:: Given task ::
Answer these questions about the blog post:
(a) During which period of the writer's life were the videos on the writer's YouTube channel made?
(b) Which year does the post say is coming to an end?
(c) How long has the writer been working at the company?

:: Text segment ::
I feel like doing a vlog about my experiences since my YouTube channel has only filled with videos during my highschool years lol but then no thanks. Nanti boss aku jumpa video tu tak memasal hahahaha so yeah, decided not to do that. That's why I'm hereeeeeeeeeeeeeeeeeee.

By the way, can you guys believe that we are in the end of two thousand seventeen???? Like how crazy the time flies! I'm turning twenty-awesome next month what the neraka!!!! I miss everything about study life. Dari sekolah ke matriks ke universiti. Semua aku rindu. Kena kerja sekarang ni macam hmmm grown up nya.

Stay tuned to my next post of my new year resolution, yayy!

1 Month of Real Working Life!

Yes. Today mark as an official one month of me working in this company. First two weeks has been amazing. Rainbows and flowers spirit every time go to work. I love it in here. My colleague are all fun people. Fun and always motivates me to become someone better. Then the feeling started to drift.... My workload is messy and one day I just crack. And to be honest, I still do right now. I don't want to be such a baby so yeah, currently pushing myself to do my best :)

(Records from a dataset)
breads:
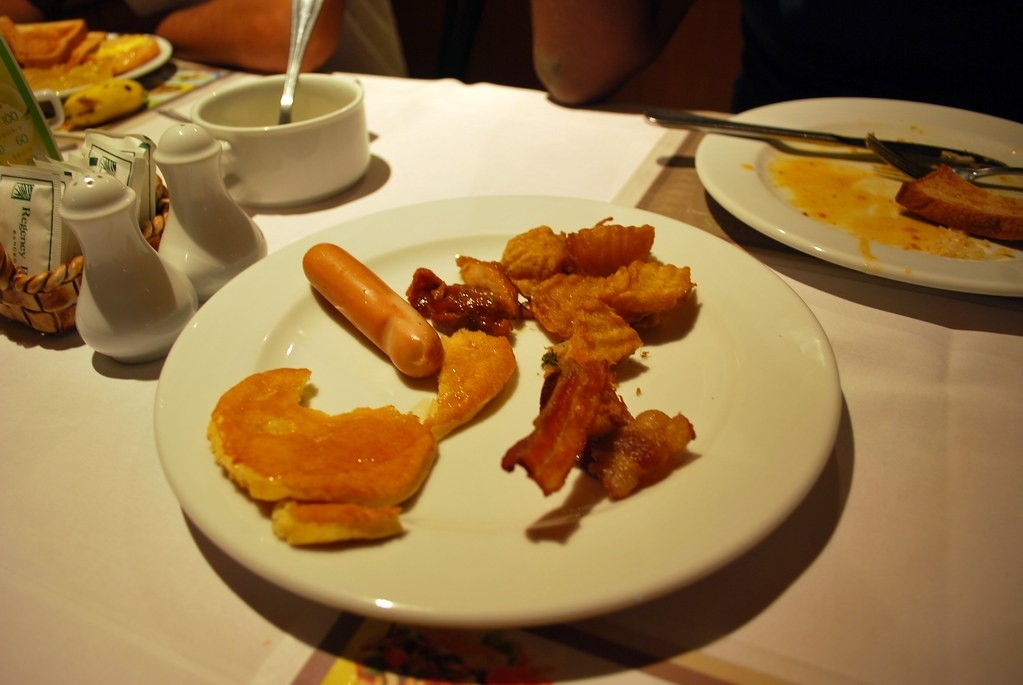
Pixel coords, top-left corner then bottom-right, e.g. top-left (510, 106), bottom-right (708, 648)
top-left (895, 166), bottom-right (1022, 241)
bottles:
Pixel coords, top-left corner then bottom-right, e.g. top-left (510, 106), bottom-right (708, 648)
top-left (57, 173), bottom-right (197, 363)
top-left (148, 122), bottom-right (265, 300)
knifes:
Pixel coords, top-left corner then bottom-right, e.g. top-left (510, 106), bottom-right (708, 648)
top-left (643, 109), bottom-right (1008, 174)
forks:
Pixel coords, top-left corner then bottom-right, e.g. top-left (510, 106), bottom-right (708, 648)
top-left (864, 132), bottom-right (1022, 194)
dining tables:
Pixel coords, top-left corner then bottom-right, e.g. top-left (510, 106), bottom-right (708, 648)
top-left (0, 68), bottom-right (1023, 685)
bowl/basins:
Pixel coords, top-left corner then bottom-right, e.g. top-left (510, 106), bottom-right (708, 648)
top-left (191, 71), bottom-right (371, 211)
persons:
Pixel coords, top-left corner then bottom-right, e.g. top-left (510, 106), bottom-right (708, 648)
top-left (0, 0), bottom-right (414, 82)
top-left (528, 0), bottom-right (1022, 128)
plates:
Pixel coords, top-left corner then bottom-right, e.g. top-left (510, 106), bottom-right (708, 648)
top-left (690, 96), bottom-right (1022, 299)
top-left (28, 31), bottom-right (172, 102)
top-left (152, 196), bottom-right (842, 629)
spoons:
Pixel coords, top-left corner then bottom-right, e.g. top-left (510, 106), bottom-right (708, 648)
top-left (275, 0), bottom-right (328, 126)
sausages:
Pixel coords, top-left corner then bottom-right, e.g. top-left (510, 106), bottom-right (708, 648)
top-left (302, 242), bottom-right (445, 378)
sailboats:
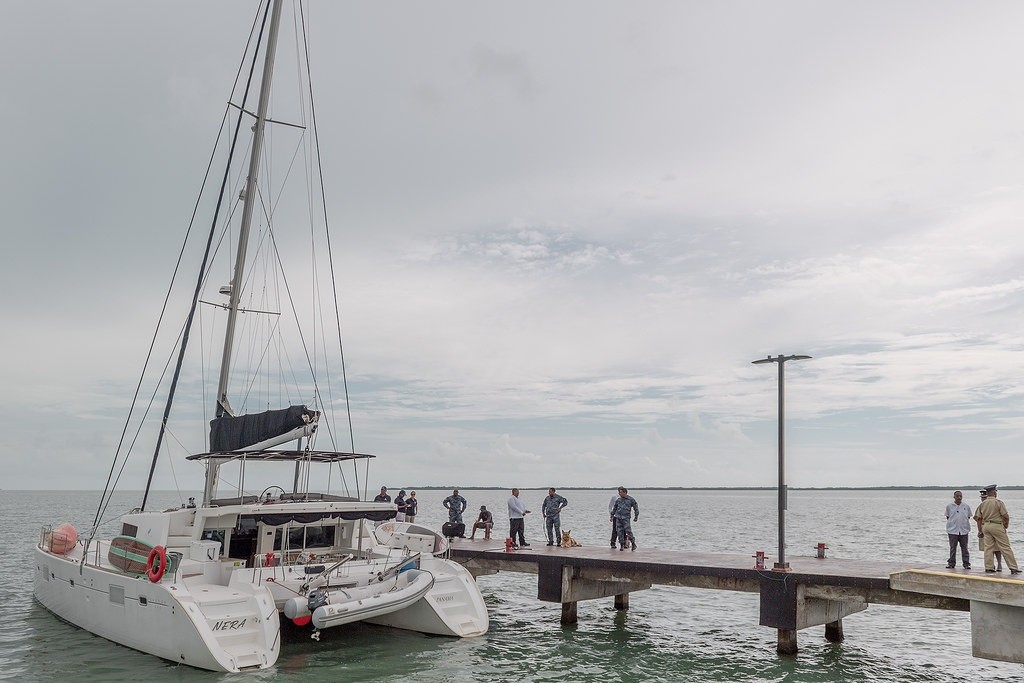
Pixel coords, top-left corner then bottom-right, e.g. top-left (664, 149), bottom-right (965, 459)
top-left (32, 0), bottom-right (490, 673)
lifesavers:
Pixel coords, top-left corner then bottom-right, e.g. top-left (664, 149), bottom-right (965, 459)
top-left (145, 544), bottom-right (167, 584)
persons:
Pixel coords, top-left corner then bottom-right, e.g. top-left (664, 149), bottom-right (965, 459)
top-left (405, 492), bottom-right (418, 523)
top-left (443, 489), bottom-right (466, 538)
top-left (394, 490), bottom-right (412, 522)
top-left (542, 488), bottom-right (568, 547)
top-left (944, 491), bottom-right (972, 569)
top-left (973, 485), bottom-right (1022, 574)
top-left (979, 489), bottom-right (1002, 572)
top-left (374, 486), bottom-right (391, 530)
top-left (609, 486), bottom-right (630, 549)
top-left (468, 505), bottom-right (494, 539)
top-left (508, 488), bottom-right (532, 547)
top-left (610, 488), bottom-right (639, 550)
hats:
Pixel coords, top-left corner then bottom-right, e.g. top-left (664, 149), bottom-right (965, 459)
top-left (399, 490), bottom-right (407, 496)
top-left (980, 491), bottom-right (987, 497)
top-left (618, 486), bottom-right (625, 491)
top-left (453, 489), bottom-right (459, 493)
top-left (983, 485), bottom-right (997, 491)
top-left (479, 505), bottom-right (486, 510)
top-left (381, 486), bottom-right (388, 492)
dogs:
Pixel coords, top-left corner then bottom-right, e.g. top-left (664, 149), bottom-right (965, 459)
top-left (561, 530), bottom-right (582, 548)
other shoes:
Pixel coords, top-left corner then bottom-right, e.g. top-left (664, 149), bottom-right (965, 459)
top-left (631, 542), bottom-right (637, 551)
top-left (459, 534), bottom-right (466, 538)
top-left (547, 542), bottom-right (553, 546)
top-left (611, 545), bottom-right (617, 549)
top-left (557, 543), bottom-right (561, 546)
top-left (946, 564), bottom-right (954, 568)
top-left (985, 569), bottom-right (996, 573)
top-left (964, 566), bottom-right (971, 569)
top-left (994, 566), bottom-right (995, 570)
top-left (1011, 570), bottom-right (1022, 574)
top-left (511, 543), bottom-right (518, 548)
top-left (520, 541), bottom-right (530, 546)
top-left (624, 543), bottom-right (629, 549)
top-left (620, 545), bottom-right (624, 551)
top-left (996, 569), bottom-right (1002, 572)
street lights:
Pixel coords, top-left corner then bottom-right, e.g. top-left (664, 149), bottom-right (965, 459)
top-left (751, 354), bottom-right (812, 572)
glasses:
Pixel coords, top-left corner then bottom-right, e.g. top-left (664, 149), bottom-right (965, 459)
top-left (411, 494), bottom-right (415, 496)
top-left (481, 510), bottom-right (483, 511)
top-left (454, 491), bottom-right (457, 492)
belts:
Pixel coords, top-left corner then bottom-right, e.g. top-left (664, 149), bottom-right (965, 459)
top-left (984, 521), bottom-right (1004, 524)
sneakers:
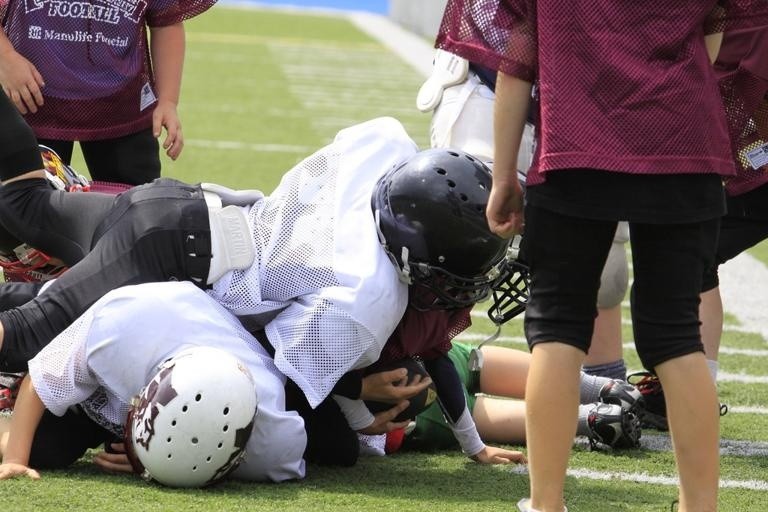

:: Full output ::
(a) During the writer's high school years.
(b) Two thousand seventeen.
(c) One month.